Cette décision n’a pas été expliquée officiellement. Dans son récit des faits, Actuniger rapporte toutefois qu’elle intervient après plusieurs mois de tensions au sommet de l’Etat, marqués par des divergences de plus en plus visibles entre le président de la République et celui qui était alors son chef du gouvernement. Quelques heures avant sa révocation, Ousmane Sonko s’était encore exprimé à l’Assemblée nationale lors des questions d’actualité, un exercice prévu par la Constitution.

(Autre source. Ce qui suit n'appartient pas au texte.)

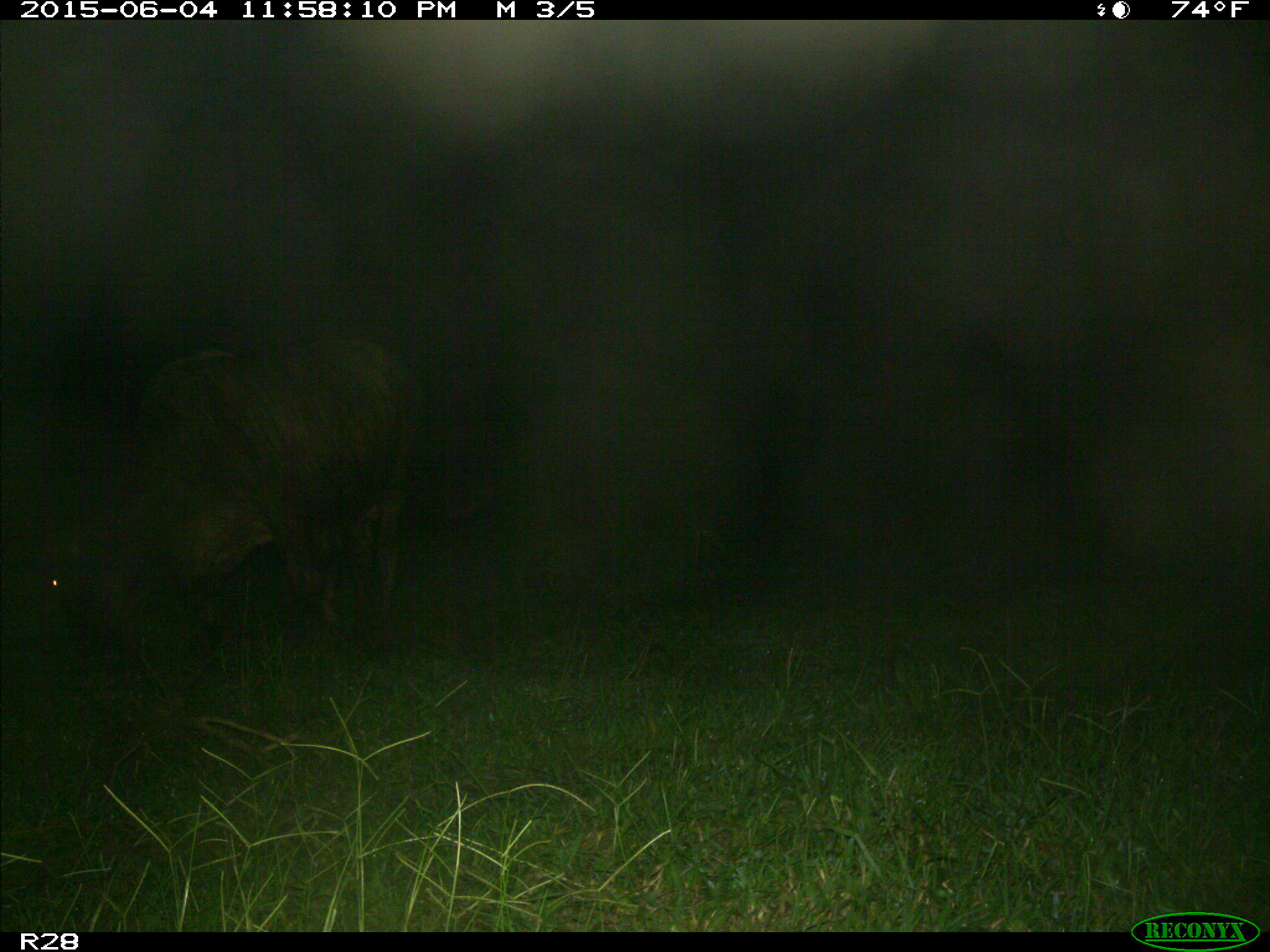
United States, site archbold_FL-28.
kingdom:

Avant ce limogeage, Bassirou Diomaye Faye avait lui-même reconnu l’existence de divergences avec son Premier ministre, tout en affirmant début mai lui conserver sa confiance. Le chef de l’Etat avait alors indiqué que, si cette confiance venait à disparaître, il changerait de Premier ministre en se référant aux dispositions de la Constitution. Selon le même récit, des échanges houleux à la Présidence ont précédé l’annonce du décret, après des déclarations d’Ousmane Sonko à l’Assemblée nationale.
Le PASTEF et la suite politique
La rupture rebat aussi les cartes au sein du PASTEF, le parti grâce auquel Bassirou Diomaye Faye est arrivé au pouvoir en 2024. L’ex-Premier ministre était annoncé de retour à la tête de cette formation, dans un contexte où les relations entre les deux hommes s’étaient déjà dégradées ces derniers mois. Dans le débat public, la polémique autour d’une supposée « trahison » avait déjà été relancée par la mise en place du siège de la Coalition Diomaye Président sous la supervision d’Aminata Touré, même s’il s’agissait alors d’une controverse politique et non d’une décision institutionnelle comme le décret du 22 mai.
Les réactions n’ont pas tardé après la révocation. Le 23 mai 2026, l’Alliance pour le Développement du Sénégal, ADS Sénégal Ca Kanam, a affiché son soutien au président de la République et a salué un « acte de responsabilité », en invoquant l’article 49 de la Constitution. Dans un autre registre, des tensions étaient déjà apparues auparavant dans la mouvance présidentielle, jusque chez certains militants de Pastef. Le décret du 22 mai a été lu sur la RTS par le ministre porte-parole de la Présidence, Omar Samb.